In the lush forests of North Kivu, Gangala Yafali Mangusa Jr. leads monthly patrols through the Bamasobha Local Community Forest Concession with members of his community, checking for illegal hunting and monitoring threats to biodiversity. His work represents a remarkable full circle: he is a descendant of Indigenous families forcibly evicted from these same forests decades ago when Maiko National Park was established in the 1970s—a park created to protect eastern lowland gorillas, okapi, chimpanzees and forest elephants, but at tremendous human cost.

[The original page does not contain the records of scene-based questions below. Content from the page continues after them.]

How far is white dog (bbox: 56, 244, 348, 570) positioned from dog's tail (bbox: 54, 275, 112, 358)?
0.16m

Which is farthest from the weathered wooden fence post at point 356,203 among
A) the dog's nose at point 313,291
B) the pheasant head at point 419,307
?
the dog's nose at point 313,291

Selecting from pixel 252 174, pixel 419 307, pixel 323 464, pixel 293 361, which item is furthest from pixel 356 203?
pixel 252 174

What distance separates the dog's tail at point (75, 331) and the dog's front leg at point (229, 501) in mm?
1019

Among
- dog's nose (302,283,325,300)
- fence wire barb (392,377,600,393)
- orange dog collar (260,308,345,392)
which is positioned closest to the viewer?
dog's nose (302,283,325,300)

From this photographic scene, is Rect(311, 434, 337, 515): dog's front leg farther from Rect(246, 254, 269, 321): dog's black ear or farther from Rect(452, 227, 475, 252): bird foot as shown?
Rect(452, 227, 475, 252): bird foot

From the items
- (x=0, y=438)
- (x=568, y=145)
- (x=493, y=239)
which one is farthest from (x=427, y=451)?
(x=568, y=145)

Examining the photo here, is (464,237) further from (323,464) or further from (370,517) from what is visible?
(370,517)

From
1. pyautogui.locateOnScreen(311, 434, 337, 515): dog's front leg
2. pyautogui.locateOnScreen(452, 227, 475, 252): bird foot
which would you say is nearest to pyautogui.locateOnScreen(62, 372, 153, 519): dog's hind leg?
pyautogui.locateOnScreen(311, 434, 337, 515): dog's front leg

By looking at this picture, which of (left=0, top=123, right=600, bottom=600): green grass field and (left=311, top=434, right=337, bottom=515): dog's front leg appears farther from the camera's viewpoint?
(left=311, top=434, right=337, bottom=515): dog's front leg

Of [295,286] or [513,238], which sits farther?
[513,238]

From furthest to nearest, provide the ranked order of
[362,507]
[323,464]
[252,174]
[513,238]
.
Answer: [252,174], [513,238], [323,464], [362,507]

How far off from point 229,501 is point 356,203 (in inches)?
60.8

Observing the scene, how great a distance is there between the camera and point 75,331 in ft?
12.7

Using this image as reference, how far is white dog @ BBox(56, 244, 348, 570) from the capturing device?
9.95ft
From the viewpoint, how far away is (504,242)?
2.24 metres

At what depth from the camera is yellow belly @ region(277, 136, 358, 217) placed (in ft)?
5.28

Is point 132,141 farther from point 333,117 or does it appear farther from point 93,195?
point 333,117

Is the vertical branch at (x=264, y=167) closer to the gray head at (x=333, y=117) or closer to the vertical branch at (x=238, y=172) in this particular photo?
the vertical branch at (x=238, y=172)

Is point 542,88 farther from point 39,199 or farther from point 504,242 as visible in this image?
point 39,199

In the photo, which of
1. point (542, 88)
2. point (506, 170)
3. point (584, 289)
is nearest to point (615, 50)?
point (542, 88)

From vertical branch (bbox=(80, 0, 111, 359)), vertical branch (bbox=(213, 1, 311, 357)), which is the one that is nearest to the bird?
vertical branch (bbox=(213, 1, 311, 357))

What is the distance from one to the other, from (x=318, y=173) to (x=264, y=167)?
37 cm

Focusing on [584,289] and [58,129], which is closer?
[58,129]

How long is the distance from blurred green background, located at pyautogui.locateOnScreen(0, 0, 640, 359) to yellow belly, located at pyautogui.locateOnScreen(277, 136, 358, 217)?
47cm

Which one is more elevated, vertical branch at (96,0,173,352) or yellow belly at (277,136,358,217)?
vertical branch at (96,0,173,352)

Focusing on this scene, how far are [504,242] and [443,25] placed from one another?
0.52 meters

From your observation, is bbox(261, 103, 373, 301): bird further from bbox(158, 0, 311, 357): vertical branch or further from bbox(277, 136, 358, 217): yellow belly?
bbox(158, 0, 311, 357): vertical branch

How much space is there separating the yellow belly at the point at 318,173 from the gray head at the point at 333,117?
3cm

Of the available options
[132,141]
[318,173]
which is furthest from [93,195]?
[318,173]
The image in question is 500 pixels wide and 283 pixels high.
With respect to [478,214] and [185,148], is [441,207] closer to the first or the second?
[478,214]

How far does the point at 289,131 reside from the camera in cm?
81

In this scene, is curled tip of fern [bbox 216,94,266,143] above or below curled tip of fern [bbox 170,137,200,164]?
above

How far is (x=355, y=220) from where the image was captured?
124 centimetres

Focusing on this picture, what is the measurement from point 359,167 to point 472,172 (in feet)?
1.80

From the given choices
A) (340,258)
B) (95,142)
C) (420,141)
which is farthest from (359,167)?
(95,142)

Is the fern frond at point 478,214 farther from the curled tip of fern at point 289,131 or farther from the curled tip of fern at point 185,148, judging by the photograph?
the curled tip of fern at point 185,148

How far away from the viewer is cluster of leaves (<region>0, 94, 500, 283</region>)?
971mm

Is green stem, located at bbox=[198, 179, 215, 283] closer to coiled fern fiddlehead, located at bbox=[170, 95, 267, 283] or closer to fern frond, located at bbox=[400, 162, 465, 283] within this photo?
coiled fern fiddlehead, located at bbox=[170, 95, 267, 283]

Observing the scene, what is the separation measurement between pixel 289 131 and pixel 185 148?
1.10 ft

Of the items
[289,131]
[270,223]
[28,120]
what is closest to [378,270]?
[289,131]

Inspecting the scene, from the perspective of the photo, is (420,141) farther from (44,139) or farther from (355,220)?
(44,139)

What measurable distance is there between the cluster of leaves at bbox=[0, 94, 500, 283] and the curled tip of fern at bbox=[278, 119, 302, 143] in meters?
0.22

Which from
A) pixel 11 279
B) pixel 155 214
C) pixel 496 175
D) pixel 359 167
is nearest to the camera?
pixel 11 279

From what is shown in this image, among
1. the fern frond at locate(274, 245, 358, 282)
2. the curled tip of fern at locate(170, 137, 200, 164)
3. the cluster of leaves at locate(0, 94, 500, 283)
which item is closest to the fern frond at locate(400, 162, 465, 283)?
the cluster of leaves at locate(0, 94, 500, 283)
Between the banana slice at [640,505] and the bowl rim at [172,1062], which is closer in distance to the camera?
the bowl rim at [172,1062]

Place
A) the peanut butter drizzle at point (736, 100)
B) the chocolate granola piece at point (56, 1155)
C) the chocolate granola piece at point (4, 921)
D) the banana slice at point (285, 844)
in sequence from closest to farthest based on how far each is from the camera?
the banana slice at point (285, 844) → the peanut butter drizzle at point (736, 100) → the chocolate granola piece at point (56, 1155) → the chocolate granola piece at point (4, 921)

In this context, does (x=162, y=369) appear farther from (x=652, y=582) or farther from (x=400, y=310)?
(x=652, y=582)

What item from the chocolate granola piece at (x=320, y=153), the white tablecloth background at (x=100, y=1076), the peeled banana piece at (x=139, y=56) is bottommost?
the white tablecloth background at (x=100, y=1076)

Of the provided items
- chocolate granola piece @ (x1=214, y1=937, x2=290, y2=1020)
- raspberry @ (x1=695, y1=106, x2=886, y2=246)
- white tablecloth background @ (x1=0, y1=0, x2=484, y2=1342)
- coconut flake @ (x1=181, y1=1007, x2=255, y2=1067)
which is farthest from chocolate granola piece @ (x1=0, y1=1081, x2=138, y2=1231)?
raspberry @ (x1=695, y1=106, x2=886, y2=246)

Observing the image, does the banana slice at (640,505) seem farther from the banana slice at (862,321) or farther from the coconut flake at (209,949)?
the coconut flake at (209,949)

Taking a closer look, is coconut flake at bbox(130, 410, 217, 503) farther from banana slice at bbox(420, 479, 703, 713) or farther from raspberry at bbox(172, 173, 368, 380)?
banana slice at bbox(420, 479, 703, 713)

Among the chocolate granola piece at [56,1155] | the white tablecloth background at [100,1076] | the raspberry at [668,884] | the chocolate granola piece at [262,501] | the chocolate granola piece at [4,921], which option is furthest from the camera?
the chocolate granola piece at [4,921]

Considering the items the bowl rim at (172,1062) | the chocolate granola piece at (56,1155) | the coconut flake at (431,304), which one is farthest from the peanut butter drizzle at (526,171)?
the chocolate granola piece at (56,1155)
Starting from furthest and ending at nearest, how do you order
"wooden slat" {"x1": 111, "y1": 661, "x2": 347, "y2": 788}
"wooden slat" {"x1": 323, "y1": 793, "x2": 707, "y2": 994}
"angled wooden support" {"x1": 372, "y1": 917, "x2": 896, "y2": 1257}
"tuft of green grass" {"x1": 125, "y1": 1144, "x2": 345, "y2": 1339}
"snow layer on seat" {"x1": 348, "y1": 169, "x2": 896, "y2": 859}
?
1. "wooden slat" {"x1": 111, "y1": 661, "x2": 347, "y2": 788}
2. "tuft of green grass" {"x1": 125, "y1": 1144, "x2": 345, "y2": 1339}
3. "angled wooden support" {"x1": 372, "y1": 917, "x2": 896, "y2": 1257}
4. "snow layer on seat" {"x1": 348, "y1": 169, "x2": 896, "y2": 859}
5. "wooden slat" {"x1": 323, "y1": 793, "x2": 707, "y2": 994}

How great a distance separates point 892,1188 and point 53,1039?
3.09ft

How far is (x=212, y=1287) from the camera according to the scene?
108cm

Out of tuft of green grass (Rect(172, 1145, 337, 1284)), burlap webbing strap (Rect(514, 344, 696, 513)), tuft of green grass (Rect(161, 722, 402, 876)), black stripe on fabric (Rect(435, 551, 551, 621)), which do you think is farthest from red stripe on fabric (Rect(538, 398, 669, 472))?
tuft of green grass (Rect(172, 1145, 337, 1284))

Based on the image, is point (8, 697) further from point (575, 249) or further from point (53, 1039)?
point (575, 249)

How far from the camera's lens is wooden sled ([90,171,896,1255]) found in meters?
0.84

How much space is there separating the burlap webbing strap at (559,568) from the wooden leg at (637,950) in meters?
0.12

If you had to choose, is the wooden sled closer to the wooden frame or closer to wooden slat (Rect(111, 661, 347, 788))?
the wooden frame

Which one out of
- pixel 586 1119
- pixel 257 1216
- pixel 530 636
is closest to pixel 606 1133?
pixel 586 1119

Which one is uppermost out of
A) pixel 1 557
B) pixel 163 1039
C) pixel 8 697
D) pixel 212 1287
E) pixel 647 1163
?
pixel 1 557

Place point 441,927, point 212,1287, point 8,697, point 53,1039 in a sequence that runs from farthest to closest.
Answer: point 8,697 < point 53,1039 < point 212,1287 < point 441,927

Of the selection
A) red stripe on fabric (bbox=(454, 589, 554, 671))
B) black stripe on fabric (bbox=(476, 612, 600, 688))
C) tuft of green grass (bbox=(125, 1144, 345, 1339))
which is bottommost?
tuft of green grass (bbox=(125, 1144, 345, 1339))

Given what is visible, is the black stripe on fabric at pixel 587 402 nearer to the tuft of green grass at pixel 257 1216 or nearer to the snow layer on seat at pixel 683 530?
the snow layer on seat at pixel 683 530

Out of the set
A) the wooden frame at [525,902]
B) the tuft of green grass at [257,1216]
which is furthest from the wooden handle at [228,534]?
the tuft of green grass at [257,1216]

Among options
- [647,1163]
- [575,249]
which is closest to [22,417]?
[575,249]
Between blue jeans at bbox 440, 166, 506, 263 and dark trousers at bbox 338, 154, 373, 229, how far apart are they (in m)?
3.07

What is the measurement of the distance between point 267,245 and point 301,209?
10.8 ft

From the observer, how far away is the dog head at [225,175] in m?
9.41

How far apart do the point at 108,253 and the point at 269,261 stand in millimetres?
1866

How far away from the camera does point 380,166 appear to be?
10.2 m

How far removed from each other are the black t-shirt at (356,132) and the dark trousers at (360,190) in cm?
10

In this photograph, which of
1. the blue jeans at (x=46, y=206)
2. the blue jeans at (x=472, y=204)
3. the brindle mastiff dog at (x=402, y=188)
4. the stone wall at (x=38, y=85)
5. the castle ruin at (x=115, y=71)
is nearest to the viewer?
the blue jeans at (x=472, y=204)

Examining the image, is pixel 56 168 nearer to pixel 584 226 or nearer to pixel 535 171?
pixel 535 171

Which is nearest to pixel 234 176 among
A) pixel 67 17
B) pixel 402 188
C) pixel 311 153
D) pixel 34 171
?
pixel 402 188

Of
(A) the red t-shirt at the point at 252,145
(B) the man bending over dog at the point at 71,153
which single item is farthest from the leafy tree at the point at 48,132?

When park rangers from the Congolese Institute for Nature Conservation arrived to enforce park boundaries in the Batike settlement, they forbade people from entering the forest and hunting meat, even though Indigenous communities had sustainably harvested these resources for generations. "That's what led to long-standing disagreements, forcing communities to move elsewhere, such as to Mangurejipa and other areas," Mangusa Jr. recalls. The displacement triggered deeper wounds: land disputes within communities, resource depletion from unsustainable extraction, and simmering tensions that lasted decades.
The transformation began when facilitators from the Peasants' Association for the Rehabilitation and Protection of Pygmies (PREPPYG) gradually engaged Mangusa Jr. and his community in a new vision for conservation. In 2018, rather than resist the forest's protection, the communities made a deliberate choice: they granted approximately 29,000 hectares to a community forest concession model that would allow them to manage the forest themselves. Five years of learning followed. By 2023, the Bamasobha communities developed their own management plan and established an inclusive local committee dedicated to balancing two equal priorities—protecting the forest and improving their own living conditions.
This balance is embedded in the concession's design. The forest is divided into zones: production and development zones support agriculture, charcoal production, fishing, and mining to sustain community livelihoods, while conservation, protection, and regeneration zones are strictly monitored and patrolled. Mangusa Jr., now in his 30s and heading the local management committee, conducts inspections once a month or once a quarter to prevent illegal hunting of protected animals and stop large-scale logging operations. The work is paying measurable dividends: satellite imagery shows forest loss in the Bamasobha CFCL dropped dramatically from 940 hectares in 2024 to just 120 hectares in 2025—a reduction of nearly 87 percent in a single year.
Conservation experts emphasize that sustainable forest protection depends on balancing biodiversity goals with improving the living conditions of Indigenous peoples and local communities. The Bamasobha model demonstrates this principle in practice. According to Claude Muhindo Sengenya, a community facilitator with PREPPYG, increased surveillance in conservation zones has helped reduce large-scale logging, and this protection has gradually boosted populations of certain animal species. For Mangala Jr. and his community, conservation is no longer something imposed from outside by armed rangers—it is their own choice, rooted in personal history and collective survival.